Breivik’s mom wished him dead
Woman ‘sexualized’ child, report says
MALMO, SWEDEN Anders Behring Breivik’s mother “sexualized” her four-year-old son and often told him she wished he were dead, according to child psychologist reports in a book on the Norwegian mass murderer.
The reports also show that his mother became preoccupied with fears that he would assault someone.
“She saw him as an adult violent person, though he was only a small boy,” said Aage Borchgrevink, author of A Norwegian Tragedy. “She was afraid that he would assault people.”
The psychologist reports show that Wenche Behring already felt that her son was “aggressive, hyperactive and clingy” when she was breastfeeding him.

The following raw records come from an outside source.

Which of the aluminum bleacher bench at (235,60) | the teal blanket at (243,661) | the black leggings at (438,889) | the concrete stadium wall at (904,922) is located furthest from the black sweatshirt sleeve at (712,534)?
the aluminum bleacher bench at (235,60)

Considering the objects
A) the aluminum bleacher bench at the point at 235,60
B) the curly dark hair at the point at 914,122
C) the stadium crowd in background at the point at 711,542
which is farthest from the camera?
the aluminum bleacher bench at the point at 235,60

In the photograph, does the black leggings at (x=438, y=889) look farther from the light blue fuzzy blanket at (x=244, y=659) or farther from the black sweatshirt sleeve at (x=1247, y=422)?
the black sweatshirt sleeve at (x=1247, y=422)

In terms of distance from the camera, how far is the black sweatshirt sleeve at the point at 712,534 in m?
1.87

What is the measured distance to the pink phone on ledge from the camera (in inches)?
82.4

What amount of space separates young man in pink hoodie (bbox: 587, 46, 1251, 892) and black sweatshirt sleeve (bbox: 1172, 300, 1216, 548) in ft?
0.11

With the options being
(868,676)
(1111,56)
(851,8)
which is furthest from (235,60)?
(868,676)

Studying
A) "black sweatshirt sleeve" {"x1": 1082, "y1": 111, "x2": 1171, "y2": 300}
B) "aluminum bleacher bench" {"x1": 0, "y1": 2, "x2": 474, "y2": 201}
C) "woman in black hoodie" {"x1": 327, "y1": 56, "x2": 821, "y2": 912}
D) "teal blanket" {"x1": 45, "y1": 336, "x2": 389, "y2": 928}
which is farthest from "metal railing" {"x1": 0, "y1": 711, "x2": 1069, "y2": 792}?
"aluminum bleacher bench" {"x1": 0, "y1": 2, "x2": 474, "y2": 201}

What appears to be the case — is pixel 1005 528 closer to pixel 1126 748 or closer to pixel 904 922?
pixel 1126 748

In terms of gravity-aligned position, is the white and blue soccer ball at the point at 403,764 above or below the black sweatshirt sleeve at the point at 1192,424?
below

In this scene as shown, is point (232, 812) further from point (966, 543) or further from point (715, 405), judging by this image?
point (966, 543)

By the time he was four, she “sexualized” him, hit him, and frequently told him that she wished he were dead.
“The mother and Anders slept in the same bed at night with very close bodily contact,” psychologists from Norway’s centre for child and youth psychiatry ( SSBU) reported after Breivik and his mother spent several weeks there in 1983.
The family’s neighbours had become worried about her inappropriate sexual behaviour.
“During the police investigation, the neighbours also said they had been shocked by the mother’s sexualized language,” Borchgrevink writes. “There was a lot of fighting in the apartment and they remembered sexual activity taking place while the children were in there.”
The report described Behring as “a woman with an extremely difficult upbringing, borderline personality structure and an allencompassing, if only partially visible, depression” who “projects her primitive aggressive and sexual fantasies on to him (Breivik).”
The psychologists reported that she would frequently tell her son that she wished he would die. “She shifts very quickly between speaking to him with a sugary voice and openly expressing a death wish,” they wrote.
Borchgrevink has faced criticism in Norway for his decision to publish excerpts from the reports, with some accusing him of violating the privacy of Behring, who was admitted to a psychiatric ward the day after her son killed 77 people in his bomb and gun rampage in July 2011.
Behring was excused from testifying in the trial on health grounds.
After Breivik’s father, Jens Breivik, lost a child custody case, social workers recommended that the boy still be removed from his mother to prevent “more severe psychopathology” from developing, but were ignored.